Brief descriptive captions
⟨

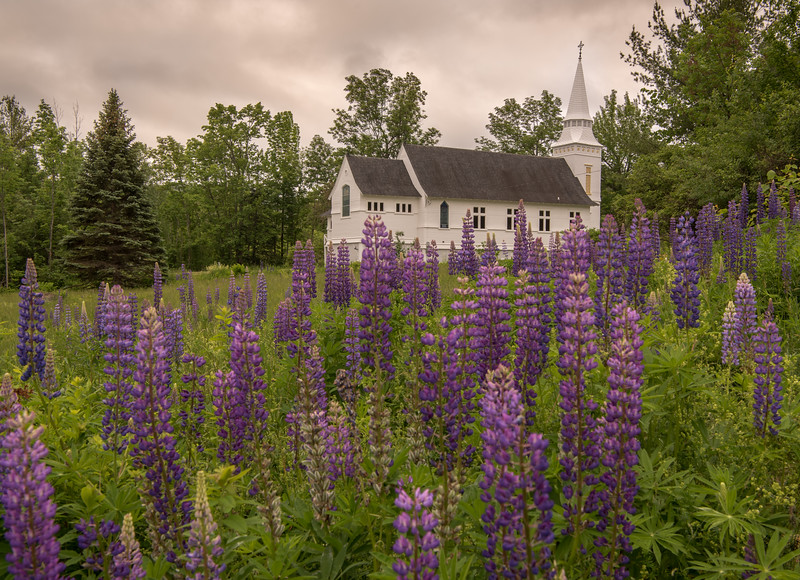St. Matthews and the Lupines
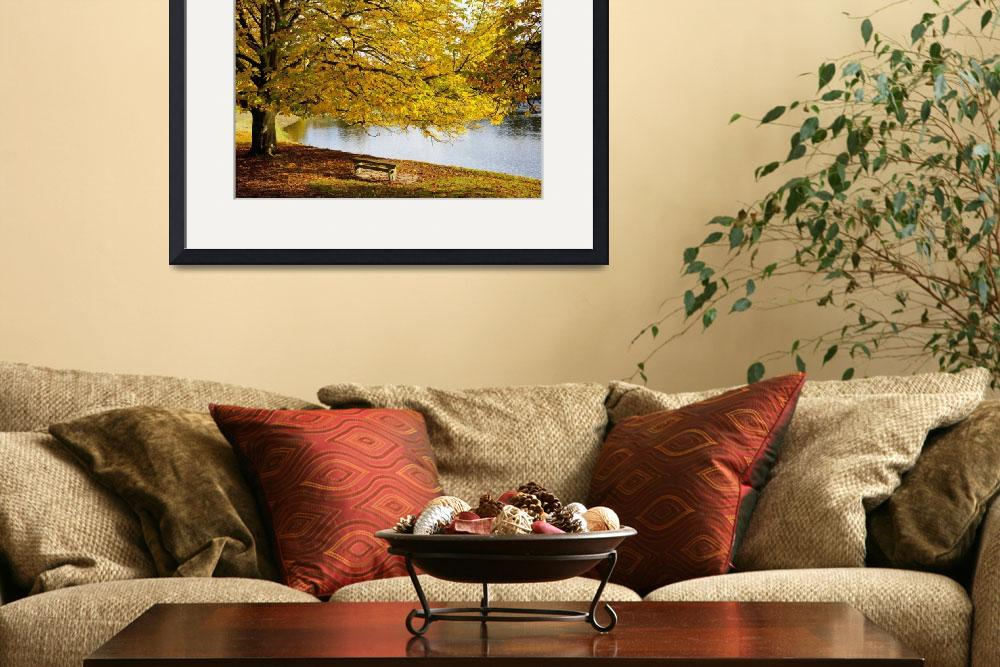 """A Large Tree And Bench Along The Water In Autumn&quot  by DesignPics"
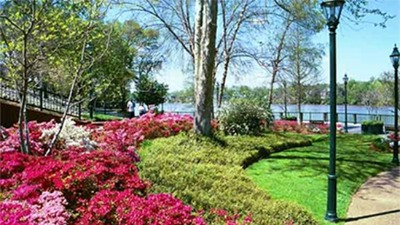 Photo of the Riverwalk in Augusat Georgia showing trees and flowers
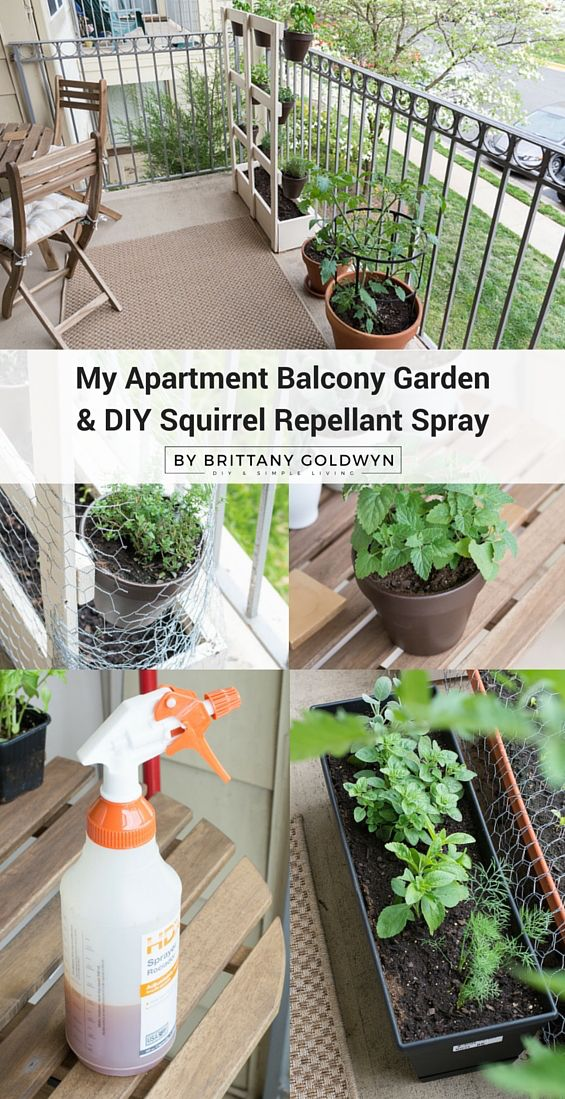 Check out my apartment balcony garden and learn how to make a super easy squirrel repellant spray to keep your adorable tree rats from digging into your soil.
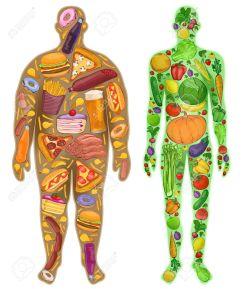 50549801-mensch-dünn-dick-ernährung-lebensmittel-neu-illustration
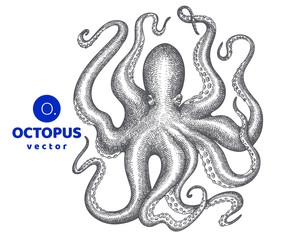 Octopus illustration. Hand drawn vector seafood illustration. Engraved style squid. Retro zoology image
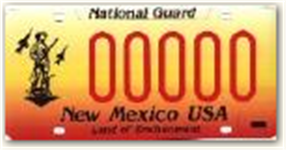 Active Duty National Guard License Plate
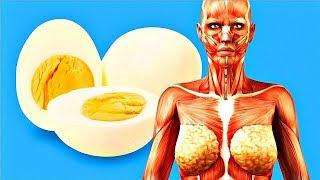 Ecco Cosa Accade se Mangi 2 Uova ogni GIORNO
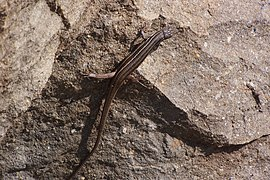 Tremp Formation - Lizard on top of conglomeratic section.jpg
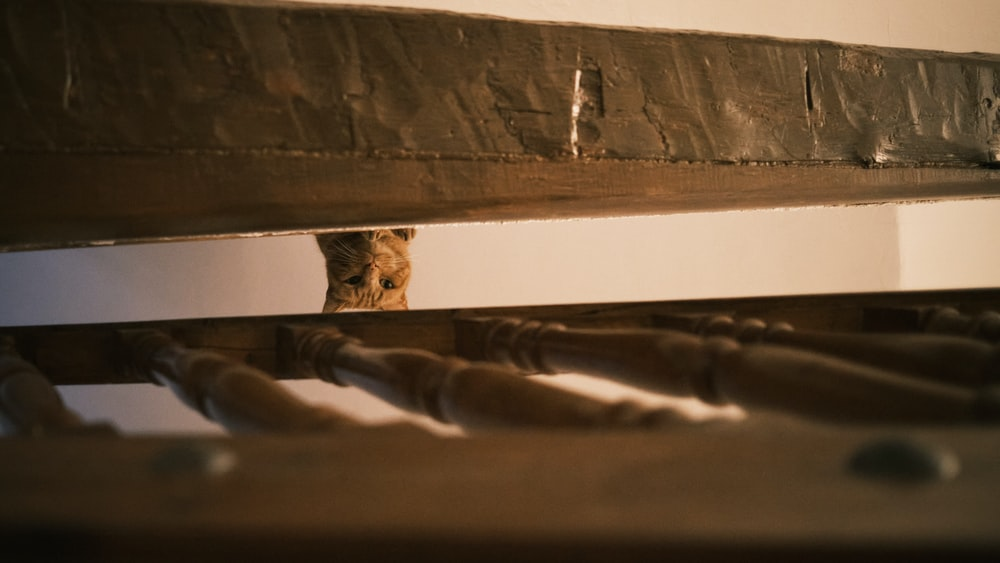 brown tabby cat on brown wooden staircase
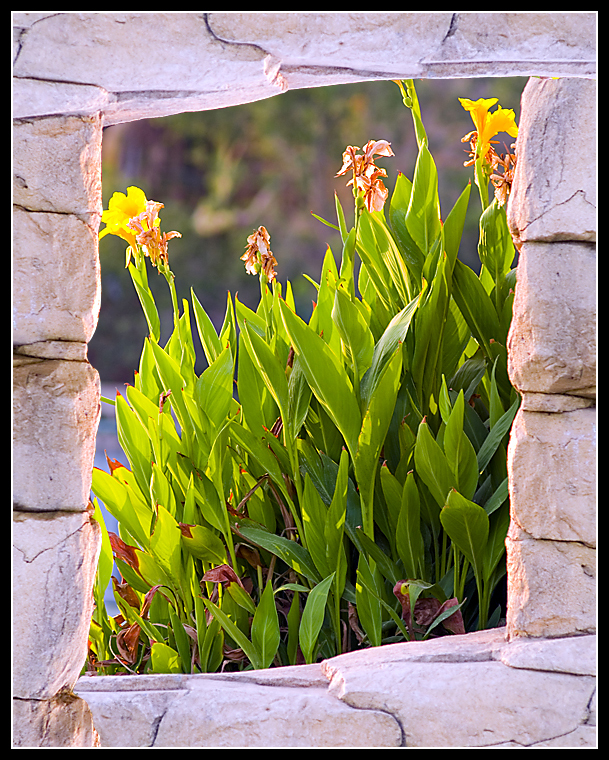 Flower in Natural frame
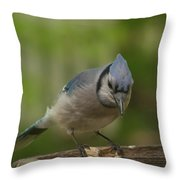 Bluejay Throw Pillow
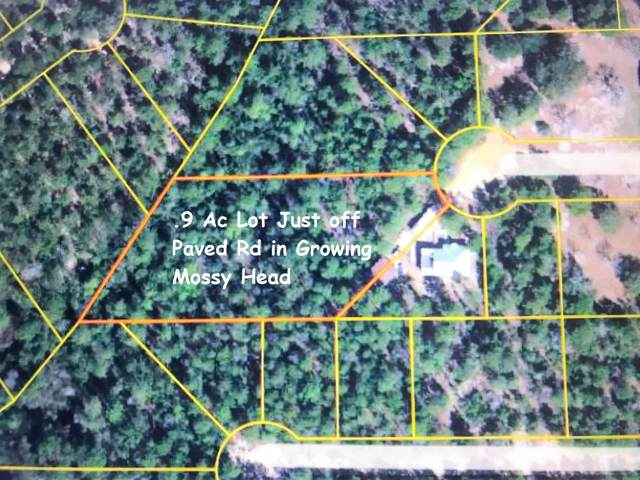 L13B97 W May Lilly Court, Defuniak Springs, FL 32433 (MLS #823935) :: Scenic Sotheby's International Realty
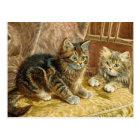 Vintage Kitty Cats - Victorian Cat Art Postcard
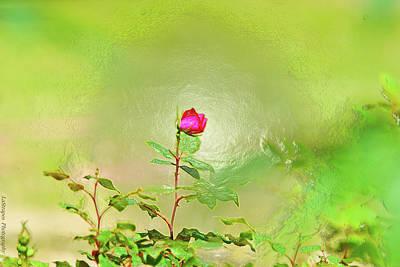 A Rose  Art Print by Gib LaStrapes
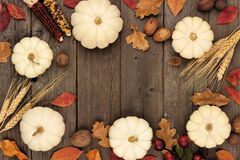 Autumn frame with leaves and white pumpkins over wood Stock Photos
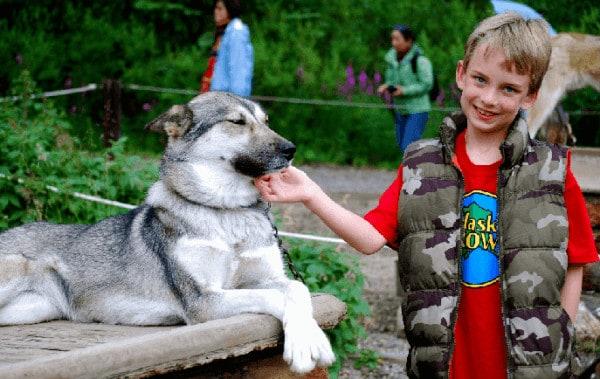 A boy with denali national park's canine patrol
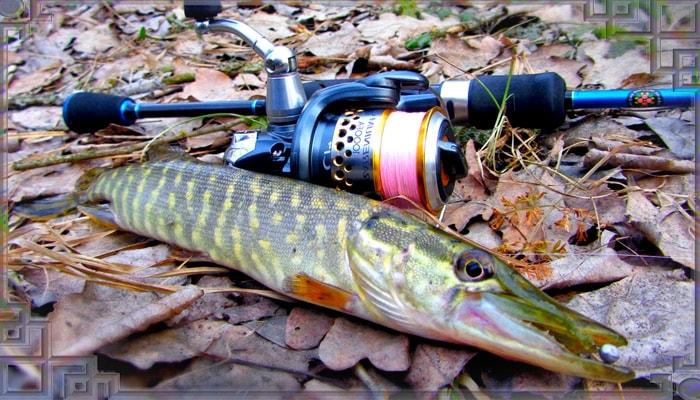 Осенняя рыбалка ну щуку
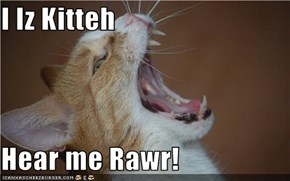 I Iz Kitteh  Hear me Rawr!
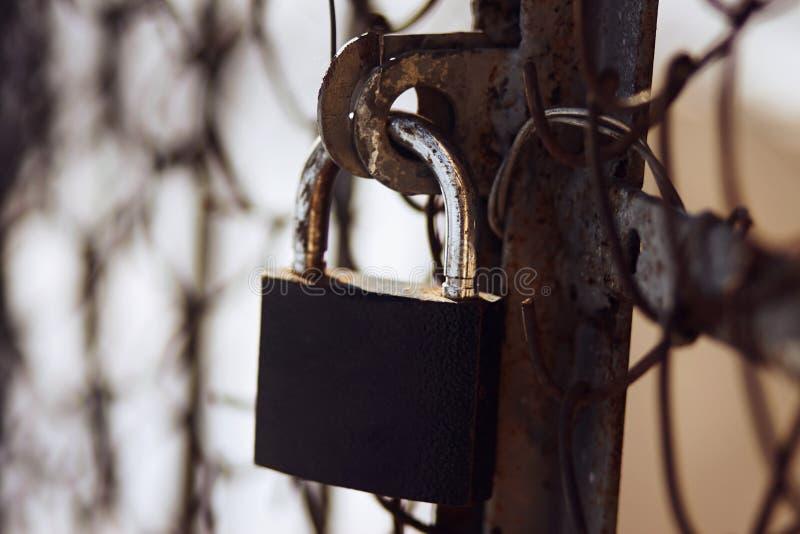 Ośniedziały podławy kędziorek zamyka ośniedziałą starą bramę fotografia royalty free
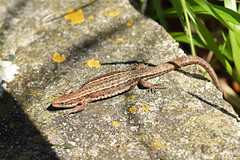 Common Lizard (Zootoca vivipara) (Sky and Yak) Tags: zootoca vivipara zootocavivipara commonlizard common lizard viviparous lacerta uk uklizards reptile reptilesandamphibians herpetology herp cornwall falmouth nature naturalworld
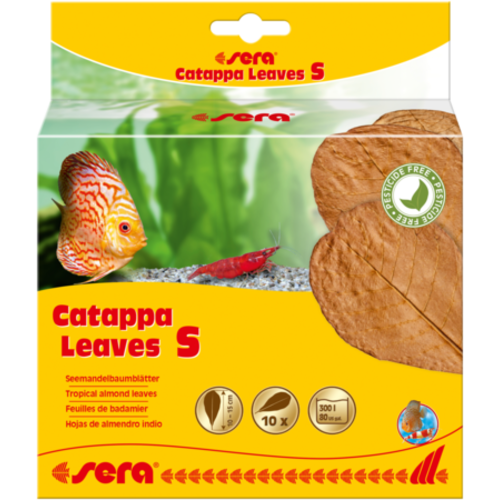 Sera Catappa Leaves S - 14 cm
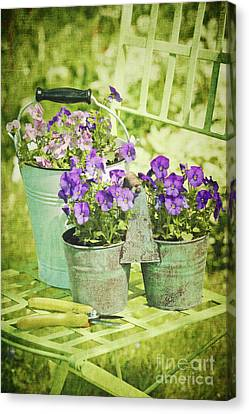 Colorful Spring Flowers On Garden Chair Canvas Print by Sandra Cunningham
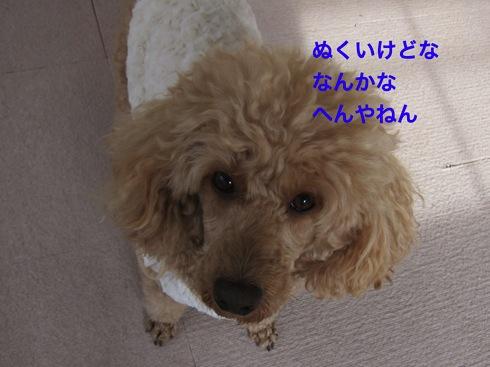 th_IMG_5220-1.jpg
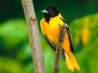 baltimore oriole hd wallpapers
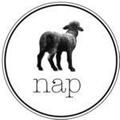 Nap Baby Logo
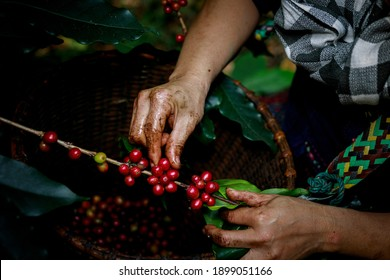 Hand of female akha farmer tribe is harvesting ripe coffee beans from branch in plantation 100% organic farm in valley mountain in Thailand close up and selective focus shot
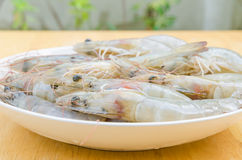 Raw shrimp in dish Stock Photos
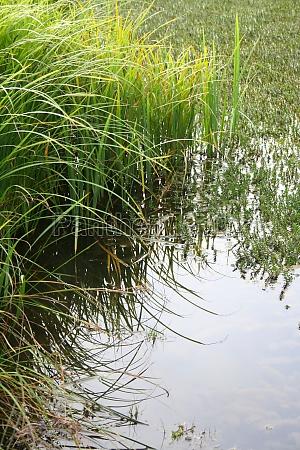 biotopo acqua dolce stagno acqua lago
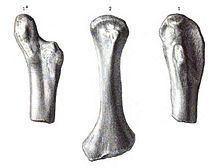 Actiosaurus httpsuploadwikimediaorgwikipediacommonsthu
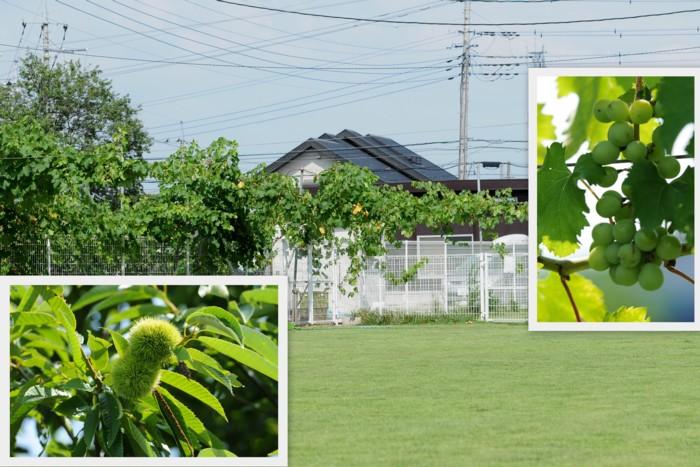 緑の芝が眩しいよ!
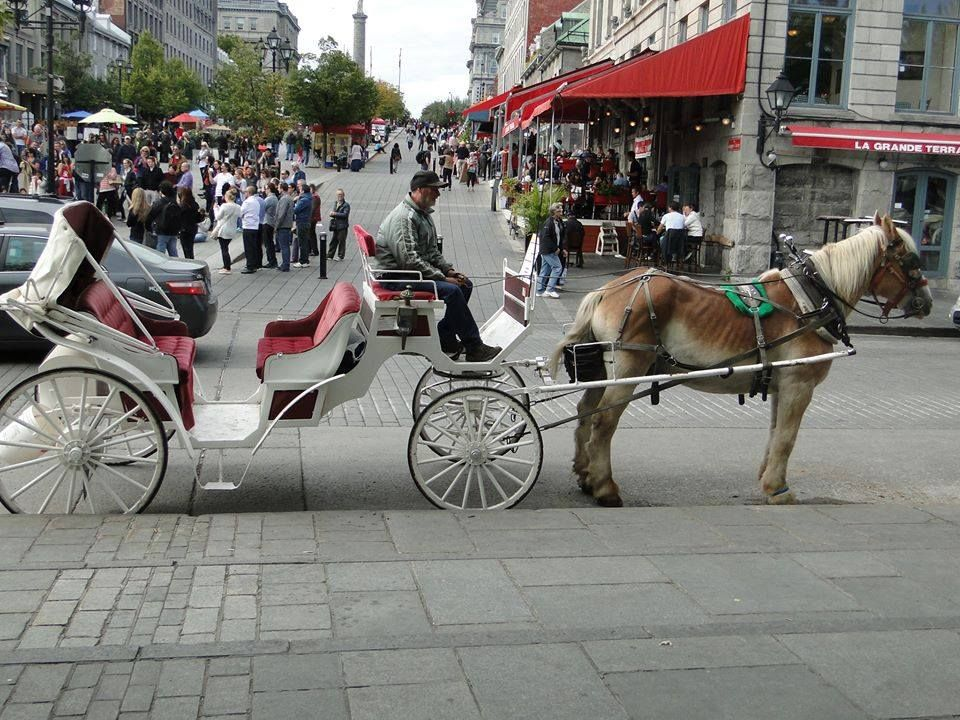 carriage horse montreal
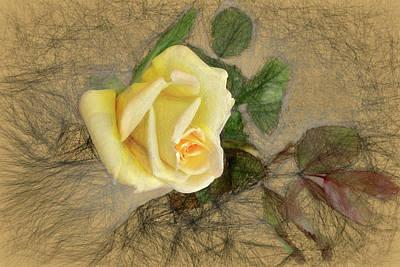 Photograph - Yellow Rose by John Freidenberg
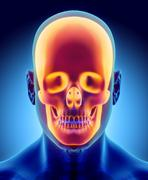 3D illustration of skull anatomy - part of human skeleton. Stock Illustration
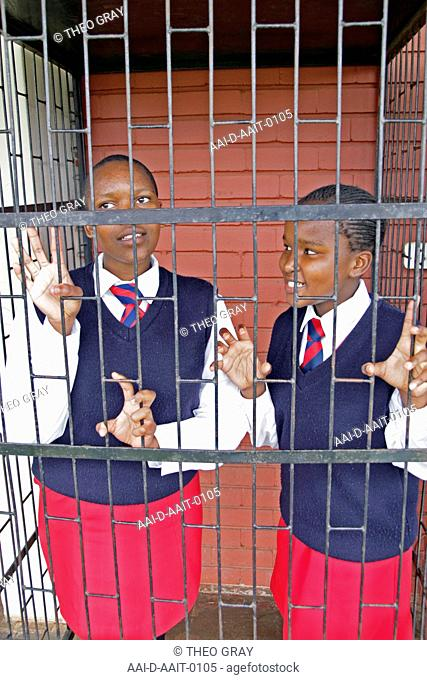 School girls in cage, St Mark's School, Mbabane, Hhohho, Kingdom of Swaziland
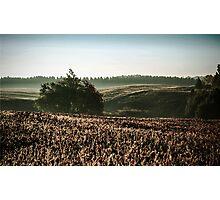 Vintage Autumn Morning Landscape Photographic Print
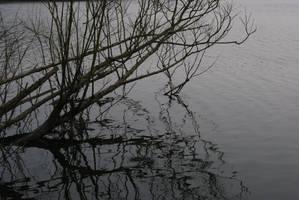Grey Reflections by wafitz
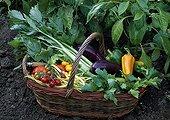 Harvest of vegetables at Domaine de St Jean de Beauregard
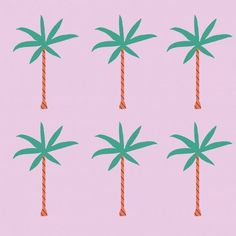 palm tree love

⟩

▶ Task objective
The response has to be an exact copy of all the data, pictures excluded.

▶ Result for this task
St. Matthews and the Lupines
 """A Large Tree And Bench Along The Water In Autumn&quot  by DesignPics"
 Photo of the Riverwalk in Augusat Georgia showing trees and flowers
 Check out my apartment balcony garden and learn how to make a super easy squirrel repellant spray to keep your adorable tree rats from digging into your soil.
 50549801-mensch-dünn-dick-ernährung-lebensmittel-neu-illustration
 Octopus illustration. Hand drawn vector seafood illustration. Engraved style squid. Retro zoology image
 Active Duty National Guard License Plate
 Ecco Cosa Accade se Mangi 2 Uova ogni GIORNO
 Tremp Formation - Lizard on top of conglomeratic section.jpg
 brown tabby cat on brown wooden staircase
 Flower in Natural frame
 Bluejay Throw Pillow
 L13B97 W May Lilly Court, Defuniak Springs, FL 32433 (MLS #823935) :: Scenic Sotheby's International Realty
 Vintage Kitty Cats - Victorian Cat Art Postcard
 A Rose  Art Print by Gib LaStrapes
 Autumn frame with leaves and white pumpkins over wood Stock Photos
 A boy with denali national park's canine patrol
 Осенняя рыбалка ну щуку
 I Iz Kitteh  Hear me Rawr!
 Ośniedziały podławy kędziorek zamyka ośniedziałą starą bramę fotografia royalty free
 Common Lizard (Zootoca vivipara) (Sky and Yak) Tags: zootoca vivipara zootocavivipara commonlizard common lizard viviparous lacerta uk uklizards reptile reptilesandamphibians herpetology herp cornwall falmouth nature naturalworld
 Sera Catappa Leaves S - 14 cm
 Colorful Spring Flowers On Garden Chair Canvas Print by Sandra Cunningham
 th_IMG_5220-1.jpg
 baltimore oriole hd wallpapers
 Nap Baby Logo
 Hand of female akha farmer tribe is harvesting ripe coffee beans from branch in plantation 100% organic farm in valley mountain in Thailand close up and selective focus shot
 Raw shrimp in dish Stock Photos
 biotopo acqua dolce stagno acqua lago
 Actiosaurus httpsuploadwikimediaorgwikipediacommonsthu
 緑の芝が眩しいよ!
 carriage horse montreal
 Photograph - Yellow Rose by John Freidenberg
 3D illustration of skull anatomy - part of human skeleton. Stock Illustration
 School girls in cage, St Mark's School, Mbabane, Hhohho, Kingdom of Swaziland
 Vintage Autumn Morning Landscape Photographic Print
Grey Reflections by wafitz
 Harvest of vegetables at Domaine de St Jean de Beauregard
 palm tree love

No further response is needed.